H.248 is a communication protocol that the media Gateway Controller uses to control the media gateway. The h.248 protocol is a text-based protocol based on the ABNF (extended BNF) grammar, which defines the components and specific contents of the h.248 message. The specifics of the h.248 protocol are not discussed in this article, and interested readers can get more from the reference resources. We only focus on the NAME syntax definition, as follows:

NAME = Alpha *63 (Alpha/digit/"_") Alpha =%x41-5a/%x61-7a   ; A-Z, a-zdigit =%x30-39             ; digits 0 through 9

Let us first explain some of these rules, *63 is actually an example of the n*m modification rule, which means that at least n is the maximum of M, and when n equals 0 o'clock, it can be written briefly as *m. As a result, *63 represents a minimum of 0, up to 63. /representation or rule that represents an optional entity on both sides. () indicates that one of the entities must have one. -Indicates the range. Therefore, DIGIT represents a single number, ALPHA denotes a single letter (uppercase or lowercase), (alpha/digit/"_") means either a letter, a number, or an underscore. *63 (alpha/digit/"_") indicates a minimum of 0, up to 63 letters or numbers, or underscores. Two entities are written together in order to denote a sequential relationship, with Alpha *63 (alpha/digit/"_"), starting with a letter, at least 0 at a later, and up to 63 letters or numbers or underscores. More rules can be found in reference resources.

Based on the previous content, it is easy to directly express the parser used to parse this syntax rule.
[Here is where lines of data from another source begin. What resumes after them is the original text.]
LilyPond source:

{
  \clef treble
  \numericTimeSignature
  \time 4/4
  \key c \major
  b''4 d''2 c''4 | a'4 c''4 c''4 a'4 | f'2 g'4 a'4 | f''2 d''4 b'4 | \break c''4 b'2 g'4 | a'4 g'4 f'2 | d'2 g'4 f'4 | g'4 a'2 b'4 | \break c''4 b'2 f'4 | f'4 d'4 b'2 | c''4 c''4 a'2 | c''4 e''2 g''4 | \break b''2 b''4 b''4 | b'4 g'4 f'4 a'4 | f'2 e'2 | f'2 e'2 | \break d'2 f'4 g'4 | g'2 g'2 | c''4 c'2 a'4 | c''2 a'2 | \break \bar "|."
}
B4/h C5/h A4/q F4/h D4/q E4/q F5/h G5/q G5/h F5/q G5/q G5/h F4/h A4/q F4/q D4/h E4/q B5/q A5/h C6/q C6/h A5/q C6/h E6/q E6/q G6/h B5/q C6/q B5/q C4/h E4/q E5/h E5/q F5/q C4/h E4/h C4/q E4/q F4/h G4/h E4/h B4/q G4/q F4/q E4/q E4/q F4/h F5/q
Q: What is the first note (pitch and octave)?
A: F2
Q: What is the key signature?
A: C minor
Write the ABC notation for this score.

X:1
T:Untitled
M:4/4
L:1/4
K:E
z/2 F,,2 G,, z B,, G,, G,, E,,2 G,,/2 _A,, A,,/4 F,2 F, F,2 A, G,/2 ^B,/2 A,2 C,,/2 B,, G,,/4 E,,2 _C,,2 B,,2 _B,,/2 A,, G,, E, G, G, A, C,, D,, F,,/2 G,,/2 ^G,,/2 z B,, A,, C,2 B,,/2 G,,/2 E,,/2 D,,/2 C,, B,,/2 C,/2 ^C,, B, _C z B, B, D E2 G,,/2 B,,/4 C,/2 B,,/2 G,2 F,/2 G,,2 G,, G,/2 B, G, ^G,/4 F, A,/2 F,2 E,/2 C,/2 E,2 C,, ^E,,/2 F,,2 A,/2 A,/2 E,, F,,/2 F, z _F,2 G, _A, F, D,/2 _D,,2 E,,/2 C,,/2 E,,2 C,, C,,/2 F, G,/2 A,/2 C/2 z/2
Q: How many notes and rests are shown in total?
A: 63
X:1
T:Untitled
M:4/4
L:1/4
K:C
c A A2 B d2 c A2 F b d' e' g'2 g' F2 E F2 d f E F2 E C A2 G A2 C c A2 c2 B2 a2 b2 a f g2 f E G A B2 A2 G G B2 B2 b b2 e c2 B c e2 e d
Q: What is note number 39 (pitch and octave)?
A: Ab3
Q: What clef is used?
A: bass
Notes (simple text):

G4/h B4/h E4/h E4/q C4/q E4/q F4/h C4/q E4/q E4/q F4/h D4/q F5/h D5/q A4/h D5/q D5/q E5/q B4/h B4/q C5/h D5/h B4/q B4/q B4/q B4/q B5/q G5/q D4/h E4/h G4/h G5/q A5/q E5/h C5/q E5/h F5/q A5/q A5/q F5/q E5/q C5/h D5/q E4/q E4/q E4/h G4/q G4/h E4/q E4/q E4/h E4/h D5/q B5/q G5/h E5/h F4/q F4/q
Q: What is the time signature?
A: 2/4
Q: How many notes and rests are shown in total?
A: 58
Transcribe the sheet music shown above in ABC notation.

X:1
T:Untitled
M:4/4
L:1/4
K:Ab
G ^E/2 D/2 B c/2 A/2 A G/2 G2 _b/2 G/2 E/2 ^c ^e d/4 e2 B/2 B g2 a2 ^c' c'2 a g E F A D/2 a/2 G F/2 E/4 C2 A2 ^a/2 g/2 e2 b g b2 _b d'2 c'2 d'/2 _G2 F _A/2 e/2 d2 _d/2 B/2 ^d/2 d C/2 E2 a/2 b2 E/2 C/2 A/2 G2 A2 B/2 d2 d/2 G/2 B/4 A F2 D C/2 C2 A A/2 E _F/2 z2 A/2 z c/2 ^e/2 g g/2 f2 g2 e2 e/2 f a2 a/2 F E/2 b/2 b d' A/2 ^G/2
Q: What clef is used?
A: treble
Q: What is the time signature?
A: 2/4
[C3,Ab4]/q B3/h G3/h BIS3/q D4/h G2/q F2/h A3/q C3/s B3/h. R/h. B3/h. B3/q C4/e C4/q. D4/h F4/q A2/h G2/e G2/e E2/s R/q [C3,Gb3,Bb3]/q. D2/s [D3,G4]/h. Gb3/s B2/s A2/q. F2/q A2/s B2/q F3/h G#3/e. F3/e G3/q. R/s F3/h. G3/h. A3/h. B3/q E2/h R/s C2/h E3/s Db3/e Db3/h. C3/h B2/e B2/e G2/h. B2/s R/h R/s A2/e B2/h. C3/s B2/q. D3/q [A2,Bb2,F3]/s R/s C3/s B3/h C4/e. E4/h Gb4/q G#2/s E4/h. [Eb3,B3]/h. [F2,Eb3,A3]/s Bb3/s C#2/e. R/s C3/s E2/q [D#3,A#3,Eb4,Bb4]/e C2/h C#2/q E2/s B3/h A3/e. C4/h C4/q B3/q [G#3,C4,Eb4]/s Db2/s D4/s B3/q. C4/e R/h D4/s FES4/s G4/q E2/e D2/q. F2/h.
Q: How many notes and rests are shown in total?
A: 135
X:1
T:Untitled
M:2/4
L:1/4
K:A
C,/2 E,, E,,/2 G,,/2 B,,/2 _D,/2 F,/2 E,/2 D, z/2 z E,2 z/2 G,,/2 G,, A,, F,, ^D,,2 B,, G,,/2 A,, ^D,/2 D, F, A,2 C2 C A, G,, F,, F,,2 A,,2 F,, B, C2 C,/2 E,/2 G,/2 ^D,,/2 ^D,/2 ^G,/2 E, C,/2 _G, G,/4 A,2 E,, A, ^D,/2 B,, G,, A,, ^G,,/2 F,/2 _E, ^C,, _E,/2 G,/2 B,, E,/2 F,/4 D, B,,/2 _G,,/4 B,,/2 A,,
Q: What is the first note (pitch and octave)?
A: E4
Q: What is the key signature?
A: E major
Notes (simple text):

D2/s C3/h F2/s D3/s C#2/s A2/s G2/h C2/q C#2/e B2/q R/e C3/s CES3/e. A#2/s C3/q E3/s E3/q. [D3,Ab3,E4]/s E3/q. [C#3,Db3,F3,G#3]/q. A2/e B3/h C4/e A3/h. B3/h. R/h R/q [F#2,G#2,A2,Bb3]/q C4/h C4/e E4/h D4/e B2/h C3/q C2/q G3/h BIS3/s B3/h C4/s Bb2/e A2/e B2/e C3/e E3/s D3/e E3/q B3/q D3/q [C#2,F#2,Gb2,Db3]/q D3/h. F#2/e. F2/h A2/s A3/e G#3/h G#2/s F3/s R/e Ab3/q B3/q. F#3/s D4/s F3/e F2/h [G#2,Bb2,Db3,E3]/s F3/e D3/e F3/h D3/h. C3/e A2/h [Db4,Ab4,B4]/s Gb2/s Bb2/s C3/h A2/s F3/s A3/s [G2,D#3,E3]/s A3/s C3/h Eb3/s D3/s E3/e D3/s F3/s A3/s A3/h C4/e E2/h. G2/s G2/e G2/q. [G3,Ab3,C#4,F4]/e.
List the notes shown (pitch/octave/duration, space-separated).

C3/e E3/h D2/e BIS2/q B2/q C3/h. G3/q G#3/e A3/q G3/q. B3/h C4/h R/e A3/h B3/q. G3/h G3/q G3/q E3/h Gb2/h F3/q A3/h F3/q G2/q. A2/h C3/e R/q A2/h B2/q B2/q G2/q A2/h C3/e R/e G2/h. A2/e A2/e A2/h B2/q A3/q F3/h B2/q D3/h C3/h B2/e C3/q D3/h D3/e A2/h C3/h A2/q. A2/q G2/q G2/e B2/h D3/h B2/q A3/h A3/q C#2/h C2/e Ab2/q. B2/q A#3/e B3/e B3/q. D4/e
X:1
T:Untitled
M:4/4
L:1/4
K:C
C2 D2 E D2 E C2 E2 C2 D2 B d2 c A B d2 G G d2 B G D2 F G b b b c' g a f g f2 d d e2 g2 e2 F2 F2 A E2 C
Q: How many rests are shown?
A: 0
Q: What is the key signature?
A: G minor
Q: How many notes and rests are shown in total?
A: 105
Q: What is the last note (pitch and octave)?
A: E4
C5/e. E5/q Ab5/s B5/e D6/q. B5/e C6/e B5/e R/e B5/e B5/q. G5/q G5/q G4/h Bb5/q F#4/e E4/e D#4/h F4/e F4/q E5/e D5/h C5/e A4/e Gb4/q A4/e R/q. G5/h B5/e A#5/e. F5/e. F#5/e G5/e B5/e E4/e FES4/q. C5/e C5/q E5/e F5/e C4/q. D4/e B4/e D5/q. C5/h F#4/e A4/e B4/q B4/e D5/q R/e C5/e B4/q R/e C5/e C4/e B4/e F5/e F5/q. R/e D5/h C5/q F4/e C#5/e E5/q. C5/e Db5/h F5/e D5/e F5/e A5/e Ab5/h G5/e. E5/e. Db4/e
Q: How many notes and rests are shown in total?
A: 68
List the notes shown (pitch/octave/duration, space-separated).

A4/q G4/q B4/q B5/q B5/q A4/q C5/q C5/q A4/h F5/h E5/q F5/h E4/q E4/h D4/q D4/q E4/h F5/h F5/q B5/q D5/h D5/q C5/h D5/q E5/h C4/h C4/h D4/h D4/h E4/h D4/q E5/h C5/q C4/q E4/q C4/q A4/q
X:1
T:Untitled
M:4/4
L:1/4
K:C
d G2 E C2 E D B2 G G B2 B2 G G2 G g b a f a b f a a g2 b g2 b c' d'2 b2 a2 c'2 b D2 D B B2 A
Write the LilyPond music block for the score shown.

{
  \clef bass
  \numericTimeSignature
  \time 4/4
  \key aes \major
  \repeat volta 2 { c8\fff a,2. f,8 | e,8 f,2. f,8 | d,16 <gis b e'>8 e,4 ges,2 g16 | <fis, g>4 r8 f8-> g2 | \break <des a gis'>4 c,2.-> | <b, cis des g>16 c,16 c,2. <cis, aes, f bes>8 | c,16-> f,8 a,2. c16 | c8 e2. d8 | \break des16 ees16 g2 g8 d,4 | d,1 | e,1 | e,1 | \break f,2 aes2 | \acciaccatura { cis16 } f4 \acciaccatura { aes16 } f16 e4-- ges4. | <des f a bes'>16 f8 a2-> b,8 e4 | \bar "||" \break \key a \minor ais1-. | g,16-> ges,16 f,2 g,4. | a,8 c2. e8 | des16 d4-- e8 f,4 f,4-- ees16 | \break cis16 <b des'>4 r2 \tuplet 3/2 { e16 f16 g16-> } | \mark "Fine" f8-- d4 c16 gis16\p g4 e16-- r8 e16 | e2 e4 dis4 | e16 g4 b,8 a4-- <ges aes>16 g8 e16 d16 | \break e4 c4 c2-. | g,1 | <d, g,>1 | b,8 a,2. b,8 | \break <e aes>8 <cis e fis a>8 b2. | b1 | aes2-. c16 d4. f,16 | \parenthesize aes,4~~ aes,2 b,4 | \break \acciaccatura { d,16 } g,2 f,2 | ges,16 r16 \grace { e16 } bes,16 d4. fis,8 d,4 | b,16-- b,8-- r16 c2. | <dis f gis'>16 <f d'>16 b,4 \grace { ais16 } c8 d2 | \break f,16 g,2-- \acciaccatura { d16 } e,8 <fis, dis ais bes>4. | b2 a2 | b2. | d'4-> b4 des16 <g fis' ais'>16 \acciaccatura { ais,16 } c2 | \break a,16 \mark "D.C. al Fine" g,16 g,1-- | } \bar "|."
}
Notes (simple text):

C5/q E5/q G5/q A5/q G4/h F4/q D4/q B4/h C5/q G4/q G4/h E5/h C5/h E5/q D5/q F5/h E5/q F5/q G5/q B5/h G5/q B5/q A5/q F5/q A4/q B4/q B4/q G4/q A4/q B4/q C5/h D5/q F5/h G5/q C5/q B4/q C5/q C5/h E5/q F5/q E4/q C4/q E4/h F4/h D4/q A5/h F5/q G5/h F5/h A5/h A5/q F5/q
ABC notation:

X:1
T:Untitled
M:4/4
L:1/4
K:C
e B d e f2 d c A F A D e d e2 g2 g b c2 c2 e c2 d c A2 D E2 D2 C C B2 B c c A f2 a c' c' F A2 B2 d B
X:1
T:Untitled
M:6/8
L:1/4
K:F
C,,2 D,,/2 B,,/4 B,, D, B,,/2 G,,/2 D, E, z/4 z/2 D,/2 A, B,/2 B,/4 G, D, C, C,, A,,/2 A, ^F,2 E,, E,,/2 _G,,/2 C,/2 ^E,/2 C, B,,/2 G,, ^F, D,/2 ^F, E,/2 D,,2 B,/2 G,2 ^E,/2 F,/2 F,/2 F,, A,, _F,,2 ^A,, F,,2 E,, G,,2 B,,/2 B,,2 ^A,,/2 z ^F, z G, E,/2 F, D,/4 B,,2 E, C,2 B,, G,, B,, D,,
As follows:

Class H248parsec {public     static Parser Alpha () {         return new SAT (new Isalpha (), New Item ());     }     public static Parser digit () {         return new SAT (new IsDigit (), New Item ());     }     public static Parser underline () {         return new SAT (new Isunderline (), New Item ());     }     public static Parser Digit_or_alpha_or_underline () {         return new or (alpha (), New or (digit (), underline ()));     } Public     static Parser zero_or_many (int max, Parser Parser) {         return new or (new Oneormany (Max,parser), New Zero () );     }     public static Parser name () {         return new SEQ (Alpha (),             zero_or_many (+,             digit_or_alpha_or_underline ()) );     } }

As can be seen, our code and protocols are basically exactly the same syntax, we define our own analytic-oriented DSL, the common language of Java into a language for ABNF parsing, in line with Ward Cunningham on the definition of beauty code. Finally, we use this parser to do some experiments on NAME syntax recognition, as shown in the following table:

Parser Composition Sub

Contact Us

The content source of this page is from Internet, which doesn't represent Alibaba Cloud's opinion; products and services mentioned on that page don't have any relationship with Alibaba Cloud. If the content of the page makes you feel confusing, please write us an email, we will handle the problem within 5 days after receiving your email.

If you find any instances of plagiarism from the community, please send an email to: info-contact@alibabacloud.com and provide relevant evidence. A staff member will contact you within 5 working days.

A Free Trial That Lets You Build Big!

Start building with 50+ products and up to 12 months usage for Elastic Compute Service

  • Sales Support

    1 on 1 presale consultation

  • After-Sales Support

    24/7 Technical Support 6 Free Tickets per Quarter Faster Response

  • Alibaba Cloud offers highly flexible support services tailored to meet your exact needs.